Entitled Igniting Transformational Systems Change Through Policing, the report by Alberta-based HelpSeeker Technologies estimates that Vancouver's "social safety net" costs $5 billion per year, the equivalent of $7,200 per year for each resident of the city.
Included in the financial arithmetic are budgets for things that do not meet the traditional definition of a social safety net, like firefighting and policing, among others.
Nevertheless, Palmer says the report provides a jumping-off point to make the argument that those in Vancouver's most challenged neighbourhood are worse off than ever and not well served by the many "siloed" entities operating in the DTES.
"I don't want to lose sight of the big picture here with the lack of coordination and the piecemeal approach we've taken to social services in this city," he said. "You've got half a dozen government ministries, a bunch of different departments up at the city, all these non-profits, everybody running around doing different things... and it's clearly not working."
"Somebody, probably from government, probably at the provincial level, needs to coordinate all these silos," said Palmer.
'Marketing and communication exercise'
DTES resident Karen Ward says the disputed $5 billion figure is meant to provoke public shock and outrage, while supporting the VPD's argument for funding as it approaches its annual budget request deadline of Nov. 30.
"It's specifically designed to give people these huge numbers to make us forget about other huge numbers and to say that doesn't seem so bad.

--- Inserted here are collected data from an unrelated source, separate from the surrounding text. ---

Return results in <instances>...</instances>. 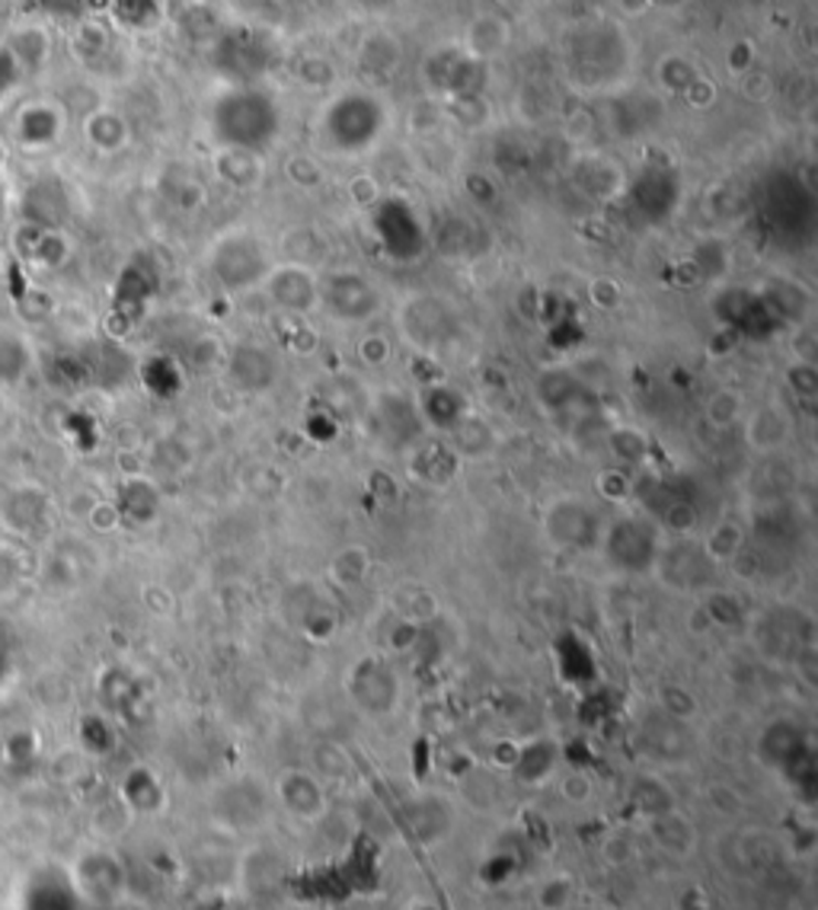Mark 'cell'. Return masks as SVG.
<instances>
[{
	"instance_id": "cell-1",
	"label": "cell",
	"mask_w": 818,
	"mask_h": 910,
	"mask_svg": "<svg viewBox=\"0 0 818 910\" xmlns=\"http://www.w3.org/2000/svg\"><path fill=\"white\" fill-rule=\"evenodd\" d=\"M214 131L224 148L263 151L278 131V109L263 90L237 87L214 106Z\"/></svg>"
},
{
	"instance_id": "cell-2",
	"label": "cell",
	"mask_w": 818,
	"mask_h": 910,
	"mask_svg": "<svg viewBox=\"0 0 818 910\" xmlns=\"http://www.w3.org/2000/svg\"><path fill=\"white\" fill-rule=\"evenodd\" d=\"M273 269V259L259 237L234 231L224 234L212 249V272L227 291H249L263 285V278Z\"/></svg>"
},
{
	"instance_id": "cell-3",
	"label": "cell",
	"mask_w": 818,
	"mask_h": 910,
	"mask_svg": "<svg viewBox=\"0 0 818 910\" xmlns=\"http://www.w3.org/2000/svg\"><path fill=\"white\" fill-rule=\"evenodd\" d=\"M602 546H605L607 563L620 572H646L656 566L659 556V527L642 521V517H617L607 527H602Z\"/></svg>"
},
{
	"instance_id": "cell-4",
	"label": "cell",
	"mask_w": 818,
	"mask_h": 910,
	"mask_svg": "<svg viewBox=\"0 0 818 910\" xmlns=\"http://www.w3.org/2000/svg\"><path fill=\"white\" fill-rule=\"evenodd\" d=\"M273 802L288 815V818L314 824L330 812V795L327 783L310 770V767H285L278 770L269 789Z\"/></svg>"
},
{
	"instance_id": "cell-5",
	"label": "cell",
	"mask_w": 818,
	"mask_h": 910,
	"mask_svg": "<svg viewBox=\"0 0 818 910\" xmlns=\"http://www.w3.org/2000/svg\"><path fill=\"white\" fill-rule=\"evenodd\" d=\"M317 303H323L327 313L342 323H364L381 313L384 301L371 278H364L362 272L339 269L320 281V301Z\"/></svg>"
},
{
	"instance_id": "cell-6",
	"label": "cell",
	"mask_w": 818,
	"mask_h": 910,
	"mask_svg": "<svg viewBox=\"0 0 818 910\" xmlns=\"http://www.w3.org/2000/svg\"><path fill=\"white\" fill-rule=\"evenodd\" d=\"M355 113H359V116H349L342 96L327 106L323 131H327V141H330L333 148H339V151L355 153L364 151V148H371V144L378 141V135H381V125L387 121L381 103H378L374 96H368V93L359 96V109H355Z\"/></svg>"
},
{
	"instance_id": "cell-7",
	"label": "cell",
	"mask_w": 818,
	"mask_h": 910,
	"mask_svg": "<svg viewBox=\"0 0 818 910\" xmlns=\"http://www.w3.org/2000/svg\"><path fill=\"white\" fill-rule=\"evenodd\" d=\"M74 891L91 908H113L125 895V869L109 849H91L71 866Z\"/></svg>"
},
{
	"instance_id": "cell-8",
	"label": "cell",
	"mask_w": 818,
	"mask_h": 910,
	"mask_svg": "<svg viewBox=\"0 0 818 910\" xmlns=\"http://www.w3.org/2000/svg\"><path fill=\"white\" fill-rule=\"evenodd\" d=\"M263 291L269 295V301L278 310L304 317L320 301V278L304 263H281V266H273L269 275L263 278Z\"/></svg>"
},
{
	"instance_id": "cell-9",
	"label": "cell",
	"mask_w": 818,
	"mask_h": 910,
	"mask_svg": "<svg viewBox=\"0 0 818 910\" xmlns=\"http://www.w3.org/2000/svg\"><path fill=\"white\" fill-rule=\"evenodd\" d=\"M403 333L410 335L419 349L435 352L438 345H445L452 339V330H457L455 313L445 307L438 298H413L403 307Z\"/></svg>"
},
{
	"instance_id": "cell-10",
	"label": "cell",
	"mask_w": 818,
	"mask_h": 910,
	"mask_svg": "<svg viewBox=\"0 0 818 910\" xmlns=\"http://www.w3.org/2000/svg\"><path fill=\"white\" fill-rule=\"evenodd\" d=\"M745 445L761 457H777L793 441V416L780 403H764L742 419Z\"/></svg>"
},
{
	"instance_id": "cell-11",
	"label": "cell",
	"mask_w": 818,
	"mask_h": 910,
	"mask_svg": "<svg viewBox=\"0 0 818 910\" xmlns=\"http://www.w3.org/2000/svg\"><path fill=\"white\" fill-rule=\"evenodd\" d=\"M544 527L546 534H550V540L560 546H588L602 537V524L588 512V505L573 499V495H566V499H560V502L550 505Z\"/></svg>"
},
{
	"instance_id": "cell-12",
	"label": "cell",
	"mask_w": 818,
	"mask_h": 910,
	"mask_svg": "<svg viewBox=\"0 0 818 910\" xmlns=\"http://www.w3.org/2000/svg\"><path fill=\"white\" fill-rule=\"evenodd\" d=\"M646 837L649 844L666 853L671 859H688L698 849V827L684 812H678L674 805L666 812H656L646 818Z\"/></svg>"
},
{
	"instance_id": "cell-13",
	"label": "cell",
	"mask_w": 818,
	"mask_h": 910,
	"mask_svg": "<svg viewBox=\"0 0 818 910\" xmlns=\"http://www.w3.org/2000/svg\"><path fill=\"white\" fill-rule=\"evenodd\" d=\"M269 799L273 795L259 792V786H253L246 780L231 783V786H224L217 792V818L224 821V824H231L234 831H249V827H256L259 821L266 818Z\"/></svg>"
},
{
	"instance_id": "cell-14",
	"label": "cell",
	"mask_w": 818,
	"mask_h": 910,
	"mask_svg": "<svg viewBox=\"0 0 818 910\" xmlns=\"http://www.w3.org/2000/svg\"><path fill=\"white\" fill-rule=\"evenodd\" d=\"M227 377L243 394H263L275 384V362L263 345H241L227 358Z\"/></svg>"
},
{
	"instance_id": "cell-15",
	"label": "cell",
	"mask_w": 818,
	"mask_h": 910,
	"mask_svg": "<svg viewBox=\"0 0 818 910\" xmlns=\"http://www.w3.org/2000/svg\"><path fill=\"white\" fill-rule=\"evenodd\" d=\"M217 176L231 182L234 189H253L263 180V160L256 151H241V148H221L217 153Z\"/></svg>"
},
{
	"instance_id": "cell-16",
	"label": "cell",
	"mask_w": 818,
	"mask_h": 910,
	"mask_svg": "<svg viewBox=\"0 0 818 910\" xmlns=\"http://www.w3.org/2000/svg\"><path fill=\"white\" fill-rule=\"evenodd\" d=\"M700 549H703V556H707L716 569H720V566H729V563L745 549V531H742V524H735V521H716V524L710 527V534H703Z\"/></svg>"
},
{
	"instance_id": "cell-17",
	"label": "cell",
	"mask_w": 818,
	"mask_h": 910,
	"mask_svg": "<svg viewBox=\"0 0 818 910\" xmlns=\"http://www.w3.org/2000/svg\"><path fill=\"white\" fill-rule=\"evenodd\" d=\"M506 42H509V26H506V20L496 17V13L477 17V20L470 23V30H467V52L480 61L499 55V52L506 49Z\"/></svg>"
},
{
	"instance_id": "cell-18",
	"label": "cell",
	"mask_w": 818,
	"mask_h": 910,
	"mask_svg": "<svg viewBox=\"0 0 818 910\" xmlns=\"http://www.w3.org/2000/svg\"><path fill=\"white\" fill-rule=\"evenodd\" d=\"M448 438H452V448L457 457H467V460H480L492 451V428L474 416H460L452 428H448Z\"/></svg>"
},
{
	"instance_id": "cell-19",
	"label": "cell",
	"mask_w": 818,
	"mask_h": 910,
	"mask_svg": "<svg viewBox=\"0 0 818 910\" xmlns=\"http://www.w3.org/2000/svg\"><path fill=\"white\" fill-rule=\"evenodd\" d=\"M745 413H748L745 409V396L739 394V390H729V387H720L716 394H710L707 403H703V419L716 431L739 428L742 419H745Z\"/></svg>"
},
{
	"instance_id": "cell-20",
	"label": "cell",
	"mask_w": 818,
	"mask_h": 910,
	"mask_svg": "<svg viewBox=\"0 0 818 910\" xmlns=\"http://www.w3.org/2000/svg\"><path fill=\"white\" fill-rule=\"evenodd\" d=\"M359 64L368 71H378V74L394 71L400 64V42L391 32H371L359 45Z\"/></svg>"
},
{
	"instance_id": "cell-21",
	"label": "cell",
	"mask_w": 818,
	"mask_h": 910,
	"mask_svg": "<svg viewBox=\"0 0 818 910\" xmlns=\"http://www.w3.org/2000/svg\"><path fill=\"white\" fill-rule=\"evenodd\" d=\"M368 569H371V553H368V546H346V549L336 553L333 563H330V578H333L336 585H342V588H352V585L364 581Z\"/></svg>"
},
{
	"instance_id": "cell-22",
	"label": "cell",
	"mask_w": 818,
	"mask_h": 910,
	"mask_svg": "<svg viewBox=\"0 0 818 910\" xmlns=\"http://www.w3.org/2000/svg\"><path fill=\"white\" fill-rule=\"evenodd\" d=\"M538 910H573L576 904V881L570 876H546L534 891Z\"/></svg>"
},
{
	"instance_id": "cell-23",
	"label": "cell",
	"mask_w": 818,
	"mask_h": 910,
	"mask_svg": "<svg viewBox=\"0 0 818 910\" xmlns=\"http://www.w3.org/2000/svg\"><path fill=\"white\" fill-rule=\"evenodd\" d=\"M87 138H91L96 148H103V151H116V148L125 144L128 128H125V121L116 113L103 109V113H96V116L87 119Z\"/></svg>"
},
{
	"instance_id": "cell-24",
	"label": "cell",
	"mask_w": 818,
	"mask_h": 910,
	"mask_svg": "<svg viewBox=\"0 0 818 910\" xmlns=\"http://www.w3.org/2000/svg\"><path fill=\"white\" fill-rule=\"evenodd\" d=\"M698 81V71H694V64L688 58H681V55H666V58L659 61V84L666 87L668 93H688V87Z\"/></svg>"
},
{
	"instance_id": "cell-25",
	"label": "cell",
	"mask_w": 818,
	"mask_h": 910,
	"mask_svg": "<svg viewBox=\"0 0 818 910\" xmlns=\"http://www.w3.org/2000/svg\"><path fill=\"white\" fill-rule=\"evenodd\" d=\"M355 355H359V362L364 364V367H384V364L391 362V355H394V345H391V339L384 333H364L359 335V342H355Z\"/></svg>"
},
{
	"instance_id": "cell-26",
	"label": "cell",
	"mask_w": 818,
	"mask_h": 910,
	"mask_svg": "<svg viewBox=\"0 0 818 910\" xmlns=\"http://www.w3.org/2000/svg\"><path fill=\"white\" fill-rule=\"evenodd\" d=\"M787 384L789 390L803 399H812L818 394V367L816 362H806V358H796L787 367Z\"/></svg>"
},
{
	"instance_id": "cell-27",
	"label": "cell",
	"mask_w": 818,
	"mask_h": 910,
	"mask_svg": "<svg viewBox=\"0 0 818 910\" xmlns=\"http://www.w3.org/2000/svg\"><path fill=\"white\" fill-rule=\"evenodd\" d=\"M285 173H288V180L295 182V185H301V189H314V185L323 182V167L314 157H307V153H295L285 163Z\"/></svg>"
},
{
	"instance_id": "cell-28",
	"label": "cell",
	"mask_w": 818,
	"mask_h": 910,
	"mask_svg": "<svg viewBox=\"0 0 818 910\" xmlns=\"http://www.w3.org/2000/svg\"><path fill=\"white\" fill-rule=\"evenodd\" d=\"M620 298H624V291H620V285H617L610 275L592 278V285H588V301L595 303L598 310H614V307H620Z\"/></svg>"
},
{
	"instance_id": "cell-29",
	"label": "cell",
	"mask_w": 818,
	"mask_h": 910,
	"mask_svg": "<svg viewBox=\"0 0 818 910\" xmlns=\"http://www.w3.org/2000/svg\"><path fill=\"white\" fill-rule=\"evenodd\" d=\"M598 492L605 495L607 502L624 505V502L634 495V483H630V477L620 473V470H605V473H598Z\"/></svg>"
},
{
	"instance_id": "cell-30",
	"label": "cell",
	"mask_w": 818,
	"mask_h": 910,
	"mask_svg": "<svg viewBox=\"0 0 818 910\" xmlns=\"http://www.w3.org/2000/svg\"><path fill=\"white\" fill-rule=\"evenodd\" d=\"M610 448H614V454L624 457V460H642V438H639V431H634V428H617L610 435Z\"/></svg>"
},
{
	"instance_id": "cell-31",
	"label": "cell",
	"mask_w": 818,
	"mask_h": 910,
	"mask_svg": "<svg viewBox=\"0 0 818 910\" xmlns=\"http://www.w3.org/2000/svg\"><path fill=\"white\" fill-rule=\"evenodd\" d=\"M560 792H563V799H566V802H573V805H585V802L592 799V780H588V777H582V773H566V777L560 780Z\"/></svg>"
},
{
	"instance_id": "cell-32",
	"label": "cell",
	"mask_w": 818,
	"mask_h": 910,
	"mask_svg": "<svg viewBox=\"0 0 818 910\" xmlns=\"http://www.w3.org/2000/svg\"><path fill=\"white\" fill-rule=\"evenodd\" d=\"M349 195H352V202L355 205H374L378 199H381V189H378V182L371 180V176H355V180L349 182Z\"/></svg>"
},
{
	"instance_id": "cell-33",
	"label": "cell",
	"mask_w": 818,
	"mask_h": 910,
	"mask_svg": "<svg viewBox=\"0 0 818 910\" xmlns=\"http://www.w3.org/2000/svg\"><path fill=\"white\" fill-rule=\"evenodd\" d=\"M301 77L310 87H327L333 81V67L323 58H307L301 67Z\"/></svg>"
},
{
	"instance_id": "cell-34",
	"label": "cell",
	"mask_w": 818,
	"mask_h": 910,
	"mask_svg": "<svg viewBox=\"0 0 818 910\" xmlns=\"http://www.w3.org/2000/svg\"><path fill=\"white\" fill-rule=\"evenodd\" d=\"M0 869H3V849H0Z\"/></svg>"
}]
</instances>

It's not factual at all. It's marketing and a communications exercise."
City of Vancouver Coun. Christine Boyle also pointed to the questionable conclusions in the report.
"The numbers are incredibly misleading and that's the wrong way to start a really important conversation. I think there are valid concerns about the way the report seems to seek to villainize those serving on the front lines."

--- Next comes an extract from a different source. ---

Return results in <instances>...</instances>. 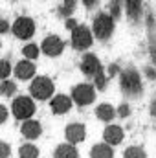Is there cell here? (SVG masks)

The VPD paid HelpSeeker $149,000 for the report. Company co-founder Alina Turner did acknowledge a number of limitations, caveats and gaps when it comes to the data used for its so-called "social service audit."
"This report doesn't make the argument that there's a need for more or less police," said Turner. "It talks about the overall system," she said.
Palmer said police are uniquely positioned to understand what's going on in the DTES because of how frequently they are called there.
A second report from the VPD entitled Vancouver's Social Safety Net: Rebuilding the Broken was released in draft form because it had already leaked to the media, according to Palmer.
He said police are still seeking input from stakeholder groups and are recommending the establishment of a steering committee made up of community partners and various levels of government.
The City of Vancouver confirmed on Tuesday that neither city council nor city administration requested the report be commissioned or directed the VPD to commission it.
"Given the City was not offered an opportunity to provide inputs toward the report's drafting or to review its findings, it would not be appropriate to comment on the report at this time until City staff have had an opportunity to review and validate its findings," said a spokesperson with the city.